Deus não odeia menos o nosso pecado como odeia a nossa pecaminosidade. Não é o
transbordamento da fonte, é o próprio poço. Não é a flecha arrojada pelo arco
de nossa depravação; é o próprio braço que sustenta o arco do pecado, e o
motivo que dispara a flecha contra Deus. O Senhor está irado não só contra os
nossos atos manifestos, mas também contra a natureza que dita esses atos. Deus
não é míope e não olha só à superfície: Ele olha a origem e a fonte. Ele diz:
“Em vão será que procurem alcançar bons frutos se a árvore continua sendo má.
Em vão será que procurem limpar a água, enquanto a própria fonte permaneça
poluída.” Deus está irado com o coração do homem. Ele odeia a natureza
depravada do homem, e tirá-la-á e limpá-la-á a fundo, antes de que admita o
homem à comunhão com Ele, à doce comunhão do Paraíso. Há, portanto, uma
necessidade de uma natureza nova, e devemos recebê-la, pois, pelo contrário,
nunca poderemos ver o Seu rosto com aceitação.
II.

_ _ _ _ _ _ _

A fazer:
A: Redigite o trecho sobre o pecado começando em "Deus não odeia" e indo até "continua sendo má.".
B: No trecho sobre o pecado, além dos nossos atos manifestos, contra o que o Senhor está irado?
Os itens são um material à parte, sem ligação com o trecho sobre o pecado.

_ _ _ _ _ _ _

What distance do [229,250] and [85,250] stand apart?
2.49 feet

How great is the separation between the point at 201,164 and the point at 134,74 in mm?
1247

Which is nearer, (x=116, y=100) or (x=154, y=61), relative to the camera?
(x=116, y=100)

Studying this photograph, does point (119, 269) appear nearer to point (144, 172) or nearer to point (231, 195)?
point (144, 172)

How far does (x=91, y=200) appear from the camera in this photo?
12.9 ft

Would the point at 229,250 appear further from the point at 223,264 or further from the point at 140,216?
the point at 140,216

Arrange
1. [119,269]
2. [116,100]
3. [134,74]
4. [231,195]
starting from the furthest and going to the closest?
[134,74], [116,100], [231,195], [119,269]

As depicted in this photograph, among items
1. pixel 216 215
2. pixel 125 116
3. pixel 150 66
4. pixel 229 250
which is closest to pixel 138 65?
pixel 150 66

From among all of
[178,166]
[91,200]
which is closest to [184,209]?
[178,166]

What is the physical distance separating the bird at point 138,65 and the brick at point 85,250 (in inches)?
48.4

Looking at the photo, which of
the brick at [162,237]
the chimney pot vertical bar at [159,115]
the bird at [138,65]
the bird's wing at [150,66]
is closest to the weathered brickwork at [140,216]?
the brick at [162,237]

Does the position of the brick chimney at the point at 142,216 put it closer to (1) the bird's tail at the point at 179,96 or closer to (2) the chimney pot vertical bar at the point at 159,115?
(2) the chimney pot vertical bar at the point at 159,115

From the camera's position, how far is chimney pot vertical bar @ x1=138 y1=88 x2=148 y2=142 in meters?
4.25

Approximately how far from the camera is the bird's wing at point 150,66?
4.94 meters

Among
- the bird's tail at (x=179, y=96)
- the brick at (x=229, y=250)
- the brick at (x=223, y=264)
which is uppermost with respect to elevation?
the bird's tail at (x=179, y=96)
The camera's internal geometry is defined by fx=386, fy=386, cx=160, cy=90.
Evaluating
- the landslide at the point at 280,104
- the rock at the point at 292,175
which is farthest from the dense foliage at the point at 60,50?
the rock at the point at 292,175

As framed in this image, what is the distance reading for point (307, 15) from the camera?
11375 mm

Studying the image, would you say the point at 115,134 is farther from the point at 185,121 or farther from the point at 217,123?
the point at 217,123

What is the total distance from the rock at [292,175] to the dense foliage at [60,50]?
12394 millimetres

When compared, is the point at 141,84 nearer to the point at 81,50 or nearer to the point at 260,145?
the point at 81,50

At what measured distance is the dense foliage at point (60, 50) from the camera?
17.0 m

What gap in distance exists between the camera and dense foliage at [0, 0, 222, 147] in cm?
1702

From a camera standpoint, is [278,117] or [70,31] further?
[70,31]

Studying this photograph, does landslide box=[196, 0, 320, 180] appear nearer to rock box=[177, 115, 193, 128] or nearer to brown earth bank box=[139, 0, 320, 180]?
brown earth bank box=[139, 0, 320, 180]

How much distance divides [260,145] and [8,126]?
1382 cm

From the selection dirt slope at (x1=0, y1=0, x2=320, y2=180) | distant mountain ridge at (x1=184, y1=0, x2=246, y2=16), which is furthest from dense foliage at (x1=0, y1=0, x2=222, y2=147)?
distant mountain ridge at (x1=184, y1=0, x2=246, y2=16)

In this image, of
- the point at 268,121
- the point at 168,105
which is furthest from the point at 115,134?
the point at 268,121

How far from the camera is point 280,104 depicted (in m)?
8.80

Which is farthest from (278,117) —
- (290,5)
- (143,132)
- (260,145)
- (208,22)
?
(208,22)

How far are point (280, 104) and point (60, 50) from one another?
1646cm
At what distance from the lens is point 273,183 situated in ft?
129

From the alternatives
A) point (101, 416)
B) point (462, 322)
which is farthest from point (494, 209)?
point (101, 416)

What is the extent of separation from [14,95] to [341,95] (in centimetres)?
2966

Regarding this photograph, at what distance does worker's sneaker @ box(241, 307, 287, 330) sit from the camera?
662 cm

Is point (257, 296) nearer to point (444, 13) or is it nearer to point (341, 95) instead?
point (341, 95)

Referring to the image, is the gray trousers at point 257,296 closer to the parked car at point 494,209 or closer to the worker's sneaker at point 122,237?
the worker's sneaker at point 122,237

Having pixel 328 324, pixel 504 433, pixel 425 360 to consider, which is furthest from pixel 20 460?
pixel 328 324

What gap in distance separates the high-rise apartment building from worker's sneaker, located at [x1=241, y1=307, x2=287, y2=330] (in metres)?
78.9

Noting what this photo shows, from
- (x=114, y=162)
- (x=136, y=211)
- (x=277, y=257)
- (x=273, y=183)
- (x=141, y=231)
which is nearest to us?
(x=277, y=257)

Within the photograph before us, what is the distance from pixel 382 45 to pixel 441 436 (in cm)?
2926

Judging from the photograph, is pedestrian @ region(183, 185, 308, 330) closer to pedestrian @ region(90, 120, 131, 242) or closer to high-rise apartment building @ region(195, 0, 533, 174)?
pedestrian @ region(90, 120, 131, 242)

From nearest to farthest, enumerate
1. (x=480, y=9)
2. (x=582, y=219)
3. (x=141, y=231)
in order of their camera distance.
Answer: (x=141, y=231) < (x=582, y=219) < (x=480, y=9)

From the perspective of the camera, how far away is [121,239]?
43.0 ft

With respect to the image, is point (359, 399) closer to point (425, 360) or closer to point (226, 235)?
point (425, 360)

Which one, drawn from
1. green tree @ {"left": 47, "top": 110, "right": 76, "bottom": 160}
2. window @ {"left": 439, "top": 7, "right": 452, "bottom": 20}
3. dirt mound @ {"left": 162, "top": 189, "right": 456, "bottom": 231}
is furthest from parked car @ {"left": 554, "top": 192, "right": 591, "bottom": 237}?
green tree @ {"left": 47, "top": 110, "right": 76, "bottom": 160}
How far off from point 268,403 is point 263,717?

_ _ _ _ _ _ _

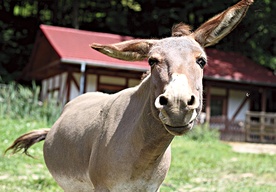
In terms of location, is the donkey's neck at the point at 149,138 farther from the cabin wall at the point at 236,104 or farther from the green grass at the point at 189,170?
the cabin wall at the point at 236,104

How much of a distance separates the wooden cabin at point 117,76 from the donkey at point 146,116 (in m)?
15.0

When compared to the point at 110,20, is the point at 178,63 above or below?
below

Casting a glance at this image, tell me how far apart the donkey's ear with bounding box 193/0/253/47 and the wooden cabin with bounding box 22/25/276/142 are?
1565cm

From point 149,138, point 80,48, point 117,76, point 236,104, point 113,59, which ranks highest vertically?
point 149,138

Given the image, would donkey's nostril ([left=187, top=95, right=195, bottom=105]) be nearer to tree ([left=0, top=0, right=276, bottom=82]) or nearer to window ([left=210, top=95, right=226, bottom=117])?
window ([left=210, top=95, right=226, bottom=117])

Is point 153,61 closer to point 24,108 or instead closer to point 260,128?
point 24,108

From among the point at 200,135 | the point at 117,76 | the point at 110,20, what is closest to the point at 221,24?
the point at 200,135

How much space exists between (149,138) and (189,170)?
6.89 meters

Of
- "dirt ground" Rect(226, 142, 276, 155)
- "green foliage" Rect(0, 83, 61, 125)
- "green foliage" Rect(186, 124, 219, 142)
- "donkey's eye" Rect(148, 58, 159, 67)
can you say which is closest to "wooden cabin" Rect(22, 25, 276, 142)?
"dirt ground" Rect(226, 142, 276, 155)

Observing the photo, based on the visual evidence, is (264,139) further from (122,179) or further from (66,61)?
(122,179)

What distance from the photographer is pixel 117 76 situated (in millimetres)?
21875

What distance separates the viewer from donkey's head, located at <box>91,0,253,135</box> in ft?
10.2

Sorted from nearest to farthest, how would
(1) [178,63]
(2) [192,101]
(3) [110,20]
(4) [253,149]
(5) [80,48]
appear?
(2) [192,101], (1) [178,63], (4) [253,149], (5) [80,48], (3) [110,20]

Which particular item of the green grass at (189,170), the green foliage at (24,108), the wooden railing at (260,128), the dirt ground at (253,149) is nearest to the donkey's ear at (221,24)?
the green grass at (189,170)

_ _ _ _ _ _ _

Respostas por tarefa:
A:
Deus não odeia menos o nosso pecado como odeia a nossa pecaminosidade. Não é o
transbordamento da fonte, é o próprio poço. Não é a flecha arrojada pelo arco
de nossa depravação; é o próprio braço que sustenta o arco do pecado, e o
motivo que dispara a flecha contra Deus. O Senhor está irado não só contra os
nossos atos manifestos, mas também contra a natureza que dita esses atos. Deus
não é míope e não olha só à superfície: Ele olha a origem e a fonte. Ele diz:
“Em vão será que procurem alcançar bons frutos se a árvore continua sendo má.

B: Contra a natureza que dita esses atos.